[[ SELECTED EXTRACT, beginning ]]
Sorry if I misspelled anything.


----------



## CoryKS (Mar 8, 2007)

Good thread!  My seven-year-old boy and I study kenpo so yeah, he's learning eye gouges, groin strikes, the works.  His teacher frequently reminds the class that these techniques are _never _for fights with classmates or anything other than real danger.

That said, I was wrestling around with him one day and grabbed him in a bearhug from the front, arms pinned.  I felt a sudden pain in the groin, and as I looked down he brought his forearm around to the side of my head.  Not hard - just to let me know he _could_ have done it.    I don't know about wrist locks, but other techniques are possible against an adult, especially if the adult isn't expecting it.

I think as you said, the best primary tools are escape and finding adult intervention.  Sparring for the schoolyard fights which cannot be avoided, and, depending on the child's demonstrated ability to use good judgement, the more violent tactics in case of adult attack.  With frequent reminders of when it's okay to use them.


----------



## MJS (Mar 8, 2007)

fnorfurfoot said:


> Here are some random things that I go over with my younger students.
> 
> 1. If they are being grabbed by an adult, we work on yelling that the person is not their parent. Frantically yelling NO NO NO could be misinterpreted as a disobedient child by other adults.


 
Great idea!



> 2. I don't teach kicks to the groin to my younger students. Any technique that involves a strike to the groin is turned into a shot to the stomach. This is basically for me. I don't have time for them to be giggling for ten minutes each time I show them a groin strike.


 
LOL, yeah, I know what you mean.  It took me a few to get their attention back after all the laughing.



> 3. The best targets a child has against an adult are pokes to the eyes and palms to the ears. They might not be able to cause tons of pain, but it could be enough for the child to have time to run away to get help.


 
I agree!  It may not put them on the ground, but it just might buy them time to escape.

Mike


----------



## Drac (Mar 8, 2007)

fnorfurfoot said:


> Here are some random things that I go over with my younger students.
> 
> 1. If they are being grabbed by an adult, we work on yelling that the person is not their parent. Frantically yelling NO NO NO could be misinterpreted as a disobedient child by other adults.
> 
> ...


 
Great post..


----------



## MJS (Mar 8, 2007)

CoryKS said:


> Good thread! My seven-year-old boy and I study kenpo so yeah, he's learning eye gouges, groin strikes, the works. His teacher frequently reminds the class that these techniques are _never _for fights with classmates or anything other than real danger.
[[ SELECTED EXTRACT, end ]]
[[ RAW DATA, beginning ]]
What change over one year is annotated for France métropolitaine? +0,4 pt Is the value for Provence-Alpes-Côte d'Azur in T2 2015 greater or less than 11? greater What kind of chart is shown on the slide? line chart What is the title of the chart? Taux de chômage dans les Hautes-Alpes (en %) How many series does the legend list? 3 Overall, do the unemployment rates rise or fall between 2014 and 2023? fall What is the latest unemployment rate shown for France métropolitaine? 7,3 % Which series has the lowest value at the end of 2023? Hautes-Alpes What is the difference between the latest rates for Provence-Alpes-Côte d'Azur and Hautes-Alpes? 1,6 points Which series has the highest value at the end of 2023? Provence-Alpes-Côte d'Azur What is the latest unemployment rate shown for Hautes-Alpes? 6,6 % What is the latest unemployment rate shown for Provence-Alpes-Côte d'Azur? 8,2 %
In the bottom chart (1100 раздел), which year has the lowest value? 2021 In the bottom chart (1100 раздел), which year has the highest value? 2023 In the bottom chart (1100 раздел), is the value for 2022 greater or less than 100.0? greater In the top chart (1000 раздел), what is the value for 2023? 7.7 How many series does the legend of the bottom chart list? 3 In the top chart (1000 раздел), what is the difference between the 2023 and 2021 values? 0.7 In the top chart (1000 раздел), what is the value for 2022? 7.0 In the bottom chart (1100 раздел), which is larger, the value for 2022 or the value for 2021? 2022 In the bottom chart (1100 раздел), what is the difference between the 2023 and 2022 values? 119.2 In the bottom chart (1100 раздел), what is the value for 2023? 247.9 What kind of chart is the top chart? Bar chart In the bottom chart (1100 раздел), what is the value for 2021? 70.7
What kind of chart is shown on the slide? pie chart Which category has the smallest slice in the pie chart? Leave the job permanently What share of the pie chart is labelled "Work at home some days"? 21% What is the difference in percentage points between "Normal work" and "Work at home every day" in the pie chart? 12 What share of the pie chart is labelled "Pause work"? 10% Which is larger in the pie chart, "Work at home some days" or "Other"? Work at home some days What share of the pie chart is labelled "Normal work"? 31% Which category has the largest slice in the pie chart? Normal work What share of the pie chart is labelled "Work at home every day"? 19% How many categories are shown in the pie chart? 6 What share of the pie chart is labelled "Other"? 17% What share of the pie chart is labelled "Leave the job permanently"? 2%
[[ RAW DATA, end ]]
→ PARTS OF THE EXERCISE
a - Reproduce word for word the part of the self-defense thread that opens with the words containing "Great idea!" and closes with "to get help.".
b - In the self-defense thread, what does fnorfurfoot change a strike to the groin into when teaching younger students?
c - For each statement, say whether it agrees with the self-defense thread, and quote the words that decide it.
(i) fnorfurfoot teaches kicks to the groin to younger students.
(ii) CoryKS and CoryKS's son both study kenpo.
(iii) fnorfurfoot names pokes to the eyes and palms to the ears as a child's best targets against an adult.
Base every answer on the self-defense thread alone.

→ SOLVED TASKS
a -
Great idea!



> 2. I don't teach kicks to the groin to my younger students. Any technique that involves a strike to the groin is turned into a shot to the stomach. This is basically for me. I don't have time for them to be giggling for ten minutes each time I show them a groin strike.


 
LOL, yeah, I know what you mean.  It took me a few to get their attention back after all the laughing.



> 3. The best targets a child has against an adult are pokes to the eyes and palms to the ears. They might not be able to cause tons of pain, but it could be enough for the child to have time to run away to get help.

b - A shot to the stomach.

c -
(i) No: "I don't teach kicks to the groin to my younger students."
(ii) Yes: "My seven-year-old boy and I study kenpo"
(iii) Yes: "The best targets a child has against an adult are pokes to the eyes and palms to the ears."